Once more creation imagery serves as a way to address the concern. Look to the heavens with their host, the moon and the stars. Are any of them missing? Have they floated away? No. God has named them and claimed them. In the same way, God has named and claimed Israel.

The LORD recreates and strengthens

Verses 28-31 look toward the future. Throughout this section of Isaiah, God’s action of returning the Israelites—at least those who desired to go—to Jerusalem is understood as an act of creation. The same power used to make the heavens and the earth will be leveraged on behalf of the people to form them into a new creation. In verse 28, the statement that the Creator does not faint or grow weary suggests that there is more to come. God has not finished with Israel yet.

Part of this creative work will be renewing and strengthening the people as this work is accomplished. God may not be tired, but humans are. Imagining a new future, physical travel toward Jerusalem, and rebuilding a city still largely destroyed are activities that require energy. Those trusting in the incomparable LORD, however, will have the energy to move forward into the new creation that the LORD has in store.

Those who returned to Jerusalem would find their share of struggle and disappointment.
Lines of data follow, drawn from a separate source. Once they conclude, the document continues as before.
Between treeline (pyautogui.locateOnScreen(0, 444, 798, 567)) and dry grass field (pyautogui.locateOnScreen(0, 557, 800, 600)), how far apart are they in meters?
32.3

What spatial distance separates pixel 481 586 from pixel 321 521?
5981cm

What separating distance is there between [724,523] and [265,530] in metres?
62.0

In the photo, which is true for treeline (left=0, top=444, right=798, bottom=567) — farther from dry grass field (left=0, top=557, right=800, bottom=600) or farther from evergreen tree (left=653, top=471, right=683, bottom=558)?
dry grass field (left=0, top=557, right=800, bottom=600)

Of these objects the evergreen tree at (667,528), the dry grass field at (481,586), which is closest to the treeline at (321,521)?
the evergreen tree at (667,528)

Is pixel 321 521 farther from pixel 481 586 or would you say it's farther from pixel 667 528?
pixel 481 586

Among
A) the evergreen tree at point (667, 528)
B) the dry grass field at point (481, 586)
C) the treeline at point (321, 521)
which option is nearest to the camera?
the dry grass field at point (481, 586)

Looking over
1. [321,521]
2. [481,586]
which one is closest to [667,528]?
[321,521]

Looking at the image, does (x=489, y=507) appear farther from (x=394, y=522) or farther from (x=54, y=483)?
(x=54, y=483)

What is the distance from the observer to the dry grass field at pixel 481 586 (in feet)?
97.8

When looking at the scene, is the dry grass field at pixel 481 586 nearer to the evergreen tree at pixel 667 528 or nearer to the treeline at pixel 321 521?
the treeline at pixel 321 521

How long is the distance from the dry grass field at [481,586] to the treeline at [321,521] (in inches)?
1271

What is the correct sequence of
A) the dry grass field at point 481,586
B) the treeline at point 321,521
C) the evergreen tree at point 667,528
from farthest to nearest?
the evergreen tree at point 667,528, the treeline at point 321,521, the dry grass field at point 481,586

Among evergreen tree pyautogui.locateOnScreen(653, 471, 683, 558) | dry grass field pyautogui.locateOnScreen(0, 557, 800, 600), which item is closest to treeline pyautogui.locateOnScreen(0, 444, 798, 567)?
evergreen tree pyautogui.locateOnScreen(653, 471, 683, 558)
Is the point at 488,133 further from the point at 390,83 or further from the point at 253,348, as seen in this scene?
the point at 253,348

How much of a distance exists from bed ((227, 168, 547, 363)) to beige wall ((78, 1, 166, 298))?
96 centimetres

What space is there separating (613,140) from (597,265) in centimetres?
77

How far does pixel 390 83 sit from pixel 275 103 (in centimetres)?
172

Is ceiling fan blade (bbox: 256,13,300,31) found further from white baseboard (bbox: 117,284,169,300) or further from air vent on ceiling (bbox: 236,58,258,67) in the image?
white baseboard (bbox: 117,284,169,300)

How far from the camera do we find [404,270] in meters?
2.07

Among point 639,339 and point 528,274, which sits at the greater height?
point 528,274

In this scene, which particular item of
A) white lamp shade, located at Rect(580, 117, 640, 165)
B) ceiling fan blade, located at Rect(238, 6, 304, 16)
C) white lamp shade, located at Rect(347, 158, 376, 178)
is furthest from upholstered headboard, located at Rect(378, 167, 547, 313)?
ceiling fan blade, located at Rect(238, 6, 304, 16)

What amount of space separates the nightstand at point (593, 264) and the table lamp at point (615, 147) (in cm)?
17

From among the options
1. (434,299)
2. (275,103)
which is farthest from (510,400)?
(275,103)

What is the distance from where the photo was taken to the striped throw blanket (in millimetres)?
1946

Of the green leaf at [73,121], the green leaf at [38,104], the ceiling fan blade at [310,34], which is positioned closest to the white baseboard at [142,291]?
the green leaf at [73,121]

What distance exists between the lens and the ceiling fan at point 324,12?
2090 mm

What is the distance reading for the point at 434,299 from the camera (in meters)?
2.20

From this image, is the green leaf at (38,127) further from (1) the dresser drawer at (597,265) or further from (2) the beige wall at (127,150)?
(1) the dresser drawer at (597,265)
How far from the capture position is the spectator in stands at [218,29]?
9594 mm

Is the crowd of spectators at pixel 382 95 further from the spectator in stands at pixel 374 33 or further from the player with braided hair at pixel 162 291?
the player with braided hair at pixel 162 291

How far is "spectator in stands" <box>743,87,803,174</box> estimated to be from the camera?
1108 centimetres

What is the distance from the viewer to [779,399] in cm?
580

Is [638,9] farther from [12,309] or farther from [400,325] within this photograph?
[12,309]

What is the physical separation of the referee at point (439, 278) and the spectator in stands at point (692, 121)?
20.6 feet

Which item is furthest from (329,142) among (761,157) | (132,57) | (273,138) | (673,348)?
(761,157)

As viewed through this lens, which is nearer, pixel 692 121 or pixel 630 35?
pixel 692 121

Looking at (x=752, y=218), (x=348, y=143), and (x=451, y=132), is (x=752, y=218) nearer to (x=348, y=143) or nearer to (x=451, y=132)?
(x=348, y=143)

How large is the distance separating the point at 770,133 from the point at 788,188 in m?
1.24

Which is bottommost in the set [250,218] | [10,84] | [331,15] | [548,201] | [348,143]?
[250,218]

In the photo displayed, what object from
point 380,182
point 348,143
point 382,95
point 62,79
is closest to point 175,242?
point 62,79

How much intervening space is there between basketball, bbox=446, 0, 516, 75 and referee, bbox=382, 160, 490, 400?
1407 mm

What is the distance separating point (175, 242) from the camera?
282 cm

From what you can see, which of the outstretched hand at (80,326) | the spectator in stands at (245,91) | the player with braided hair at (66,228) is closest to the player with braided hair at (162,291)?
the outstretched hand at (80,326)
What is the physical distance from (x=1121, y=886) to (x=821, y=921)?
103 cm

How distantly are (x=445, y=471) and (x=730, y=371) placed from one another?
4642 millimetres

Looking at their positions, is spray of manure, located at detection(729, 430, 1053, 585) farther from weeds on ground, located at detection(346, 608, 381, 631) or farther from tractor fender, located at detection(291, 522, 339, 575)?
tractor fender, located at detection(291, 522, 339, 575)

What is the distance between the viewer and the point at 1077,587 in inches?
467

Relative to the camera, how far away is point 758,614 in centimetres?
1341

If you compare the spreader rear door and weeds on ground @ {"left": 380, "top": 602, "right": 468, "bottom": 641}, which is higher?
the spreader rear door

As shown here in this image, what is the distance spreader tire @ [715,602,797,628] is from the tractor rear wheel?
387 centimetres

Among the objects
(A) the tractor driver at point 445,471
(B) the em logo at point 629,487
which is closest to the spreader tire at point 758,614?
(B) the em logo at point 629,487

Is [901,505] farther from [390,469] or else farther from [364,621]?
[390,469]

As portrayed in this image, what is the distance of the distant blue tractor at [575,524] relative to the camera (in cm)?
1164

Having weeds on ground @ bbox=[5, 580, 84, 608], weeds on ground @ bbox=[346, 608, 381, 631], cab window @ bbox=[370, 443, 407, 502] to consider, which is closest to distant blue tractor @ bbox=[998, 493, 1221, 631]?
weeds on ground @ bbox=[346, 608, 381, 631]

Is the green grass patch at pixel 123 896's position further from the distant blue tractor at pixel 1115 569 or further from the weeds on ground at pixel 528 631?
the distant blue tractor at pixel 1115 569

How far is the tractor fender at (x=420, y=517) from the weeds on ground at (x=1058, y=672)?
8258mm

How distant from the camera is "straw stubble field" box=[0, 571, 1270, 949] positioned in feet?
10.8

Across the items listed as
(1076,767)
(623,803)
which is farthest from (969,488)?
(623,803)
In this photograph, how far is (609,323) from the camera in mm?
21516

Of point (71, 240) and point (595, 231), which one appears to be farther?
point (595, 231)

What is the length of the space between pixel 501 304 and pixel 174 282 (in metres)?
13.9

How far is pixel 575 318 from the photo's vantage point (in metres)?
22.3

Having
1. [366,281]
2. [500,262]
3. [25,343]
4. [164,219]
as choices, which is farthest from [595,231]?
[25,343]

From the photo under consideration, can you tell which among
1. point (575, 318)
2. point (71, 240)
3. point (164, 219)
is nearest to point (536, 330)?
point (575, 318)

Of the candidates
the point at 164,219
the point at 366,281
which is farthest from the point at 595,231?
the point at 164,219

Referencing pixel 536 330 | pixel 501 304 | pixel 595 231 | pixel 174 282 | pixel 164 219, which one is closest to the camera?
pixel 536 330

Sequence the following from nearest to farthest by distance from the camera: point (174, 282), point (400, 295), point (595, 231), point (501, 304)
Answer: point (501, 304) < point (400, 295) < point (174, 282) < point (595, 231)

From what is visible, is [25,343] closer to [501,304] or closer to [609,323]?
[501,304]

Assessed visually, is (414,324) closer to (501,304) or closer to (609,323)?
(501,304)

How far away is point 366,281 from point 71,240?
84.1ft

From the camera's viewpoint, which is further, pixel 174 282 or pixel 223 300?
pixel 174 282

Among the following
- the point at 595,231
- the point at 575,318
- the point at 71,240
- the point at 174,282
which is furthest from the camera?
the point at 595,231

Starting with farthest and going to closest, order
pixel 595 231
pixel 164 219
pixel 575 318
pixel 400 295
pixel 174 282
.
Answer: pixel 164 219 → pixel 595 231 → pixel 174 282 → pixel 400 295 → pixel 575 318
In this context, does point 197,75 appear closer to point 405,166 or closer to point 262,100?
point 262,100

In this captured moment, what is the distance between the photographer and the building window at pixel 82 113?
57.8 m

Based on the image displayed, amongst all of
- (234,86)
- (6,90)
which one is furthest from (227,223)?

The promise of new creation was not a promise of life outside of the world as they knew it. Yet the creative power of their God opened for them a way where before there had been no way.

Weariness, of course, is not unique to the Israelites. Moving forward with joy into a newly created future that one cannot yet imagine may require strength beyond what humans hold within themselves. This word might be welcome among people struggling to imagine what their own future holds. The promise of God’s continual creative work, with its mysterious yet life-giving power, continues to be a word of hope for God’s tired and weary people.